The outlook on all of the companies is stable. S&P said it “expects Axis to continue to generate very strong average operating returns, though results in any period are subject to volatility from large losses. Capital adequacy is expected to remain very strong and at the current rating level.”
The rating agency listed the following as “Major Rating Factors:”
— Seasoned management, ownership, and sponsorship. Management’s strength is in both its depth and breadth, with proven track records at Lloyd’s, in Bermuda, and in other jurisdictions as well as expertise in property and specialty lines of business. Most have extensive relationships with insurers and clients that have contributed to Axis’s acquisition of its initial book of business over the past two years. Management and all staff own shares in the company, aggregating 5 percent of outstanding common.
— Extremely strong current capital. Capitalization is substantial on an absolute basis and currently at a ‘AAA’ standard. Axis’s capital adequacy ratio, based on Standard & Poor’s risk-based capital adequacy model for property/casualty insurers, was 237 percent as of Dec. 31, 2003. Capital adequacy is expected to remain a rating strength.
— Very strong initial operating results. For 2002 and 2003, Axis has generated extremely strong underwriting and operating performance, with combined ratios averaging 72 percent. At year-end 2003, 81 percent of loss reserves were held as IBNR as a cushion for potential loss development. Even without financial leverage, Axis’s ROE was 22 percent and ROR was 33 percent in 2003, which compares favorably with those of its peers.
— Good risk management. Management demonstrates a sound understanding of the underwriting strengths and weaknesses of business it writes, with a good grasp of pricing, risk selection, attachments points, policy limits, loss modeling, and reinsurance. Axis uses technology actively and also peer-reviews all risks.

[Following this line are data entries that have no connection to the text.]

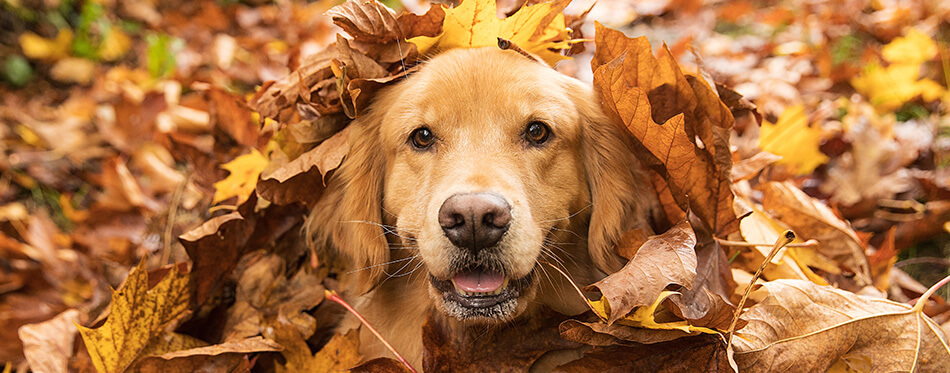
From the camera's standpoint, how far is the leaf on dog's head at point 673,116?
1.90 m

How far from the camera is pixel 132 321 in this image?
2127 millimetres

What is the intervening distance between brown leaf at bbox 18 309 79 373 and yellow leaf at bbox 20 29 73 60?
160 inches

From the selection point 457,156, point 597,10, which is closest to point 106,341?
point 457,156

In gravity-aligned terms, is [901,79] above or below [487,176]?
below

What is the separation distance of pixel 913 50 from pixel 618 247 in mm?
3286

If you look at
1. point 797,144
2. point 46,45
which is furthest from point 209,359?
Result: point 46,45

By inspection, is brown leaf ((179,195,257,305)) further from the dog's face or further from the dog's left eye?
the dog's left eye

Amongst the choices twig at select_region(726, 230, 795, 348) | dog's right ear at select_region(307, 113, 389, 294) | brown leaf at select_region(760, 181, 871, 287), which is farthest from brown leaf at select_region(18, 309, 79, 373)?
brown leaf at select_region(760, 181, 871, 287)

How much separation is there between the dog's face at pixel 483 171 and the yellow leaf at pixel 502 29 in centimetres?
7

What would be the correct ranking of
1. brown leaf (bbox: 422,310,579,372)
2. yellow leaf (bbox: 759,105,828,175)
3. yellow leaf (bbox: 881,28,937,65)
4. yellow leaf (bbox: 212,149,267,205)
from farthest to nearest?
yellow leaf (bbox: 881,28,937,65) < yellow leaf (bbox: 759,105,828,175) < yellow leaf (bbox: 212,149,267,205) < brown leaf (bbox: 422,310,579,372)

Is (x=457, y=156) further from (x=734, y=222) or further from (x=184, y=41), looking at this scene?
(x=184, y=41)

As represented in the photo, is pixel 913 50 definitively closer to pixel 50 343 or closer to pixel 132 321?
pixel 132 321

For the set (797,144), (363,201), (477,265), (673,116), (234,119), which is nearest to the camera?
(477,265)

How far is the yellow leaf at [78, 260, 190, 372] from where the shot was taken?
206 centimetres
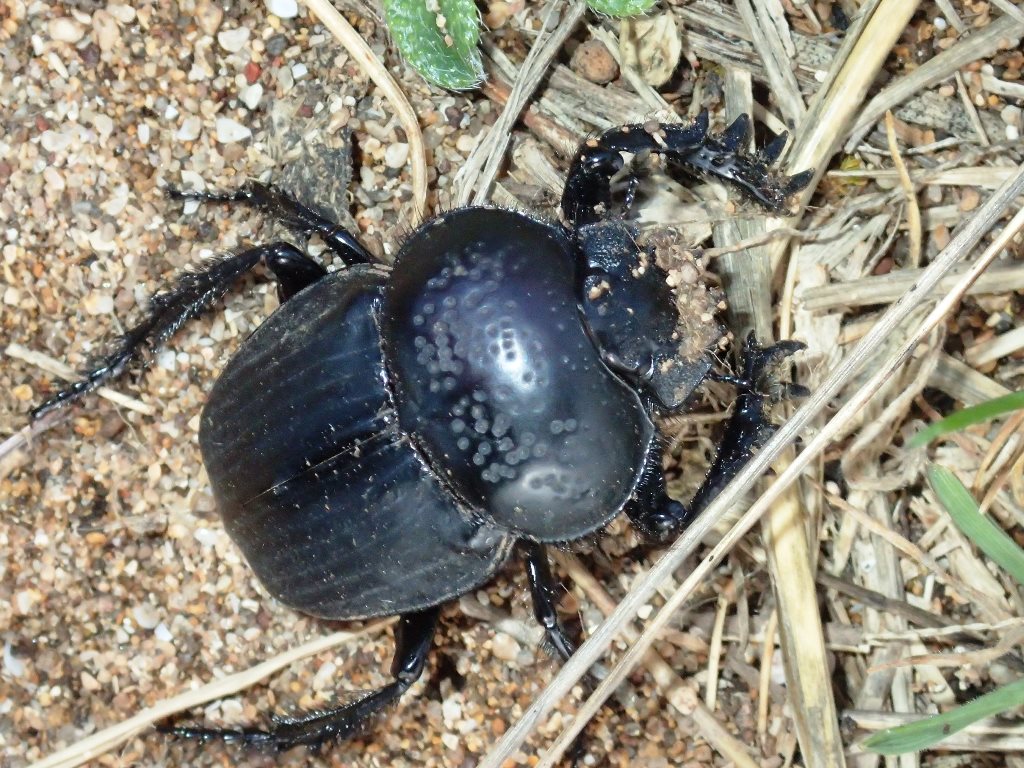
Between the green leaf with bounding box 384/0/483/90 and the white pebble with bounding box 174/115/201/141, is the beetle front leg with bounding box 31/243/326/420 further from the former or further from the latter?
the green leaf with bounding box 384/0/483/90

— Extremely strong balance sheet. Axis has an extremely strong balance sheet funded entirely with common equity, very few intangibles, no legacy reserve or recoverable concerns, and a healthy reserve balance.
— Short track record. Although Axis has demonstrated very strong operating performance to date, it has a short nine-quarter track record, and the ability of its franchise to navigate weak markets is as yet untested.
— High-risk coverages. Axis’s management team has considerable experience in what are considered higher risk coverages, such as terrorism/war and political risk. Although risk is well controlled and monitored, Axis has the potential to suffer high-severity losses at any given time and may be subject to higher volatility in its operating performance than has been realized to date. This risk is mitigated by conservative reserving and an extremely strong balance sheet.”